Resolution stops on the first success.

One or a ';' separated list of the following values:
 
- javatype - java-type - java-method - url - bean - server-object - action-mapping
- property-mapping - forward - stxx-pipeline - stxx-transform
- xml-object - config-item - path - resource
scope<search kind='bean' scope='session'>Scope where to search for a bean.- page - request - session - application
<create kind='bean' scope='session'>Scope where to store the newly created bean.

In addition, since some scoped attributes used in EL expressions may be introduced by custom tags (JSTL tags for instance), it is important not to forget to configure these tags, using the CAST tags extension mechanism.
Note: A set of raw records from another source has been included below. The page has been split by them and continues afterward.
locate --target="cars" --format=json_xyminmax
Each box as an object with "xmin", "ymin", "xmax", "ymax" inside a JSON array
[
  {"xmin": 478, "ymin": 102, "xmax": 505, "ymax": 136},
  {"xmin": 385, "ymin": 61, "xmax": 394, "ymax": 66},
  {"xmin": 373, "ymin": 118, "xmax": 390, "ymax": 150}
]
Not doing so may cause resolution of the attributes to fail. The added configuration instructs the analyzer to create bean and bean properties when required by the semantic of the tag (i.e. simulation of the tag's runtime behaviour).

Default configuration is also provided for the struts-template tags library.

  • If you specify the same taglib twice (i.e. once in the cast-tag.extensions.xml file and once in a .tagsextension file) an error will occur during the analysis.
  • If your own configuration is not taken into account by the J2EE Analyzer, make sure that the URI of the tag libraries are the same as those in the .tld configuration file.
  • When a java type can not be resolved, the default value "java.lang.Object" is used.
  • A java type based on an object will not be resolved if the search for the instance is not completed. If this is a bean, make sure that its scope is correct.
  • The Tiles library is handled internally and thus should not appear in the configuration file.
  • If the scope is not specified (i.e.: @scopeSrc attribute not defined), the bean is searched for in the following order:
    - page -request - session - application The first bean that is found will be retained.